22

Is there a way to see the contents of an orc file that hive 0.11 and above use. I usually cat gz files and decompress them to see the contents eg: cat part-0000.gz | pigz -d | more Note: pigz is a parallel gz program.

I would like to know if there is something similar to this for orc files.

viper
  • 2,220
  • 5
  • 27
  • 33

3 Answers3

29

There is now also a native executable for Linux and MacOS that prints the contents of the orc file in JSON. See the ORC project (http://orc.apache.org/) and build the C++ tools.

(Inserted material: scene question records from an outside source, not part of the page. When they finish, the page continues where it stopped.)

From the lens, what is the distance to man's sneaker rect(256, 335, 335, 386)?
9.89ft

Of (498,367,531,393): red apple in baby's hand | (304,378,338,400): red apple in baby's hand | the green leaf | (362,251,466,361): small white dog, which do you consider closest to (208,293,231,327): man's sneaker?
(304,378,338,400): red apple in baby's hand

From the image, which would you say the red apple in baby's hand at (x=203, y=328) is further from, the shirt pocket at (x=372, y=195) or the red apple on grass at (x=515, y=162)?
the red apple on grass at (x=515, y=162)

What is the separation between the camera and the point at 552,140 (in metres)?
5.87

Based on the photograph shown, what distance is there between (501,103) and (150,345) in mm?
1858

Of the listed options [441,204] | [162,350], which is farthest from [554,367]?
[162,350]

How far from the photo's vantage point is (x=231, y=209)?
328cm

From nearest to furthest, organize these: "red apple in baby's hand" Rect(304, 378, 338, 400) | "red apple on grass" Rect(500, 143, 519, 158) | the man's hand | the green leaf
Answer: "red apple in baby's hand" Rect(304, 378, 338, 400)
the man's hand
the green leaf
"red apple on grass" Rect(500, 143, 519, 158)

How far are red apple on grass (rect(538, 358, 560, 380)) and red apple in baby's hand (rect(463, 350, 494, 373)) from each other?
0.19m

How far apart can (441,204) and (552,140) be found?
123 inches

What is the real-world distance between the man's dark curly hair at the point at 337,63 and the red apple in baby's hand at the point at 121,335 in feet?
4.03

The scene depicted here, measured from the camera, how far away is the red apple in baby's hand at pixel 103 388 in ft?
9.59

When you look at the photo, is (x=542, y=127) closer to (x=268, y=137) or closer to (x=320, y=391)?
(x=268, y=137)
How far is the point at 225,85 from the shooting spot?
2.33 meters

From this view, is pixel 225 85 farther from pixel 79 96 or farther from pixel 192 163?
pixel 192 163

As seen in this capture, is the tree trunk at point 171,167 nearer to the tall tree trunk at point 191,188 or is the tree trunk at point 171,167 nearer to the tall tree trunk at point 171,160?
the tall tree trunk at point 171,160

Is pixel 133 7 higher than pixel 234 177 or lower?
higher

% orc-contents examples/TestOrcFile.test1.orc

There is also a native metadata tool:

% orc-metadata ../examples/TestOrcFile.test1.orc

The ORC project also has a standalone uber jar that can do the same from Java.

% java -jar orc-tools-1.2.3-uber.jar data myfile.orc
Owen O'Malley
  • 584
  • 5
  • 7
27

Updated answer in year 2020:

Per @Owen's answer, ORC has grown up and matured as it's own Apache project. A completed list of ORC Adopters shows how prevalent it is now supported across many varieties of Big Data technologies.

Credit to @Owen and the ORC Apache project team, ORC's project site has a fully maintained up-to-date documentation on using either the Java or C++ stand alone tool on ORC file stored on a Linux local file system. Which carried on the torch for the original Hive+ORC Apache wiki page.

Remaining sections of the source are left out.